▶ [Your task]
Change "brick arch over garage" to "brick archway above garage" in the lines from the one containing "What item of" through the one containing "Answer: white-framed neighbor", inclusive, and write out those lines with nothing else altered.

▶ [Entries from a dataset]

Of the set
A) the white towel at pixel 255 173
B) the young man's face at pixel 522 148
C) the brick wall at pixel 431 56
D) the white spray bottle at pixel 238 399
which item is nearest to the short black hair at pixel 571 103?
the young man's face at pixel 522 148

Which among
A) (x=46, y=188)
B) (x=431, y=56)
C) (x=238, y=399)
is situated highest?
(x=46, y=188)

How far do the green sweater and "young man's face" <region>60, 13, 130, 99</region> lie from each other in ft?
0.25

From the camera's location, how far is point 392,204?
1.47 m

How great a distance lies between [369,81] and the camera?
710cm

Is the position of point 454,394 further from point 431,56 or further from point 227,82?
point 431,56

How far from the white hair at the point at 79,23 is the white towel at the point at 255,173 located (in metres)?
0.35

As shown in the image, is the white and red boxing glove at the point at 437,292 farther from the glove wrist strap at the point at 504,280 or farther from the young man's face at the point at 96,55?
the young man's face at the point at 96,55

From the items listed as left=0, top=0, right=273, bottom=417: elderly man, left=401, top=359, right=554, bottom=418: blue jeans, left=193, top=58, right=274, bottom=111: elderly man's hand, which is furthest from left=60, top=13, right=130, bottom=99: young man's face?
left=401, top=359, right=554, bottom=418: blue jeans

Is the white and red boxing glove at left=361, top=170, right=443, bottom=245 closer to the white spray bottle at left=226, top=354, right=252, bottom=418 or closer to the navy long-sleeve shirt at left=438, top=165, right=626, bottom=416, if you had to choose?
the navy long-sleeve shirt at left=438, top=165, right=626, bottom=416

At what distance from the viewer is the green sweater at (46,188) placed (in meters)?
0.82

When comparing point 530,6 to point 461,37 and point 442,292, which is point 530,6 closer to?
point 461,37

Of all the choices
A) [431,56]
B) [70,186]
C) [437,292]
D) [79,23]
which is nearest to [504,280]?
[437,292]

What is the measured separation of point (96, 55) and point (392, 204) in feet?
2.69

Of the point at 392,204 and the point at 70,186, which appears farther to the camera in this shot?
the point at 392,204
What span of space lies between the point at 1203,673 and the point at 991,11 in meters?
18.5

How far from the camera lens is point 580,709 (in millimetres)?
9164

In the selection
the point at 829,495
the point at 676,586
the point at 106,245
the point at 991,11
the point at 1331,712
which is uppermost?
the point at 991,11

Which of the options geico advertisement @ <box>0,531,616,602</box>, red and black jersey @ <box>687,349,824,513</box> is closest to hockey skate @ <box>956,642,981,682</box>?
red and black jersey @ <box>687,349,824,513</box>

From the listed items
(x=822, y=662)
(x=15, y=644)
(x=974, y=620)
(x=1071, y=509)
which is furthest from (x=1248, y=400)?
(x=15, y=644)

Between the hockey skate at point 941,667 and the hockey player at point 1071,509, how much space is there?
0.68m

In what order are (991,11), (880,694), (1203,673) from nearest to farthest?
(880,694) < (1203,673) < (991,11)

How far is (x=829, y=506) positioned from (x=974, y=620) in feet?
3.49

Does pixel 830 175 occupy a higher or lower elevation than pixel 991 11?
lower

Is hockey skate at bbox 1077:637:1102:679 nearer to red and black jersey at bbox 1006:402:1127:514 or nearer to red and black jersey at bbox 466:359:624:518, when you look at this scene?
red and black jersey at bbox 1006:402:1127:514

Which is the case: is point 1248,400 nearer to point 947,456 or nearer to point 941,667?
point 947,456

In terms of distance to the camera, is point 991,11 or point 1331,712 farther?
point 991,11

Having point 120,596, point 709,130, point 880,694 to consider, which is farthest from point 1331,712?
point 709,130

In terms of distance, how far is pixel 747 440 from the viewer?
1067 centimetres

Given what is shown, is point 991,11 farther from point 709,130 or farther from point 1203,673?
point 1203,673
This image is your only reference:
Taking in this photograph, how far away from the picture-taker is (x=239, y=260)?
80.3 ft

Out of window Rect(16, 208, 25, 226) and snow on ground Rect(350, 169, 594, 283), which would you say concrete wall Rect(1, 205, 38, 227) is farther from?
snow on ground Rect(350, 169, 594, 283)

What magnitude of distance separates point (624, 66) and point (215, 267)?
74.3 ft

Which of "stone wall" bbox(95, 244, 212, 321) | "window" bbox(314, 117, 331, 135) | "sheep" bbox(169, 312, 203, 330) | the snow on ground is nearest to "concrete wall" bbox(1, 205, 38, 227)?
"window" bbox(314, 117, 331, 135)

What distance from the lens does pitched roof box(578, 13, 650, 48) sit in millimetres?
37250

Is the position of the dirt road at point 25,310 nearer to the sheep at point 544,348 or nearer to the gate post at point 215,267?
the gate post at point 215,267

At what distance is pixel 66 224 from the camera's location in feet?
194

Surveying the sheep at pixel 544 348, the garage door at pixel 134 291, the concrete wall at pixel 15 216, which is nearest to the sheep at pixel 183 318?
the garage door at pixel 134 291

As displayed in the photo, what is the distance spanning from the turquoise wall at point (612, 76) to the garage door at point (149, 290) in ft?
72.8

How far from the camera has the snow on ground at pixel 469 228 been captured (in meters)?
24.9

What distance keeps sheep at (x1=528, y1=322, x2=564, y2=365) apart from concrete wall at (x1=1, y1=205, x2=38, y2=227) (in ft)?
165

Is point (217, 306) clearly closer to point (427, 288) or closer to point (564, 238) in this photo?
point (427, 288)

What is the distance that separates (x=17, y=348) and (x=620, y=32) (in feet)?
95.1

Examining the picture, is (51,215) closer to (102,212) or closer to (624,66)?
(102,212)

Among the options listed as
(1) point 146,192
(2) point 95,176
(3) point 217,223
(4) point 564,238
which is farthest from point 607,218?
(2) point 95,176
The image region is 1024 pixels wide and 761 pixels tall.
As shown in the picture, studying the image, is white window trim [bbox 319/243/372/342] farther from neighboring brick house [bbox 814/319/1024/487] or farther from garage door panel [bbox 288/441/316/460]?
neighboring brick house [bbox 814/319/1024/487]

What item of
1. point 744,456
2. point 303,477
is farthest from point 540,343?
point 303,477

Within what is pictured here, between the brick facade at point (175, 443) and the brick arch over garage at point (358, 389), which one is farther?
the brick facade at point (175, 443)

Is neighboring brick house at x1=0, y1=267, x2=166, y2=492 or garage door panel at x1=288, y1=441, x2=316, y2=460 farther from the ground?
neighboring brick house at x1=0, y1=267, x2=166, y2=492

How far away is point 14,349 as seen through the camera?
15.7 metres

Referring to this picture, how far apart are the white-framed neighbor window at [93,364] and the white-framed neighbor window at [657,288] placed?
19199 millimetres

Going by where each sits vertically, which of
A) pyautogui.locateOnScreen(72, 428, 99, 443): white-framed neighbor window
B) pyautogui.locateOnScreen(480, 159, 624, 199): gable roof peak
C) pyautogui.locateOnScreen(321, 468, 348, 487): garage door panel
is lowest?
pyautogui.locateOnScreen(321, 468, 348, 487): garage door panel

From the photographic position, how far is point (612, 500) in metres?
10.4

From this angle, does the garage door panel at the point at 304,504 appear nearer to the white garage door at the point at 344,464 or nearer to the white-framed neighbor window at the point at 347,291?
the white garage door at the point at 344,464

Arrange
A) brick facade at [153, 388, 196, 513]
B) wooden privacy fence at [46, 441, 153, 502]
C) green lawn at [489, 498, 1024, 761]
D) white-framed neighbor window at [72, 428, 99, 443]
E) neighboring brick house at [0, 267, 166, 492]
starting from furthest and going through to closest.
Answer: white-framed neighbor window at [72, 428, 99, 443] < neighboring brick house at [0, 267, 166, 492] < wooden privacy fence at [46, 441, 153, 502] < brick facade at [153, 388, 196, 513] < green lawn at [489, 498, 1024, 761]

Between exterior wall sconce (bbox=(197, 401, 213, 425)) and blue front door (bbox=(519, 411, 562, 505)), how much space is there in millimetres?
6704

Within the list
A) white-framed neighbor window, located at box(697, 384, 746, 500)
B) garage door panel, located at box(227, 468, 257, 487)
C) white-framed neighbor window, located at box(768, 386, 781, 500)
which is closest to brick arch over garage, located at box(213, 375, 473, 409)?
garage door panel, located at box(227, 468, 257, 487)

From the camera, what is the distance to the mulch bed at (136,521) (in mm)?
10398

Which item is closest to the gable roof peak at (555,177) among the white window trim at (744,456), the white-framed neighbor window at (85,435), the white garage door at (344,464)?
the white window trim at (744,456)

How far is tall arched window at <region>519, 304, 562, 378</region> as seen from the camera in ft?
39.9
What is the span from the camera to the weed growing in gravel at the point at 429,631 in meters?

▶ [Reply]
What item of
1. point 744,456
2. point 303,477
is farthest from point 540,343?
point 303,477

Within what is pictured here, between the brick facade at point (175, 443) and the brick archway above garage at point (358, 389), which one is farther?
the brick facade at point (175, 443)

Is neighboring brick house at x1=0, y1=267, x2=166, y2=492 or garage door panel at x1=288, y1=441, x2=316, y2=460 farther from the ground?
neighboring brick house at x1=0, y1=267, x2=166, y2=492

How far away is point 14,349 as seen through the camera?
15.7 metres

Referring to this picture, how far apart are the white-framed neighbor window at [93,364] and the white-framed neighbor window at [657,288] placed?
19199 millimetres

Going by where each sits vertically, which of
A) pyautogui.locateOnScreen(72, 428, 99, 443): white-framed neighbor window
B) pyautogui.locateOnScreen(480, 159, 624, 199): gable roof peak
C) pyautogui.locateOnScreen(321, 468, 348, 487): garage door panel
is lowest?
pyautogui.locateOnScreen(321, 468, 348, 487): garage door panel

From the photographic position, how far is point (612, 500) in metres?
10.4

From this angle, does the garage door panel at the point at 304,504 appear nearer to the white garage door at the point at 344,464 or nearer to the white-framed neighbor window at the point at 347,291?
the white garage door at the point at 344,464

Arrange
A) brick facade at [153, 388, 196, 513]
B) wooden privacy fence at [46, 441, 153, 502]
C) green lawn at [489, 498, 1024, 761]
D) white-framed neighbor window at [72, 428, 99, 443]
E) neighboring brick house at [0, 267, 166, 492]
starting from furthest and going through to closest.
Answer: white-framed neighbor window at [72, 428, 99, 443] < neighboring brick house at [0, 267, 166, 492] < wooden privacy fence at [46, 441, 153, 502] < brick facade at [153, 388, 196, 513] < green lawn at [489, 498, 1024, 761]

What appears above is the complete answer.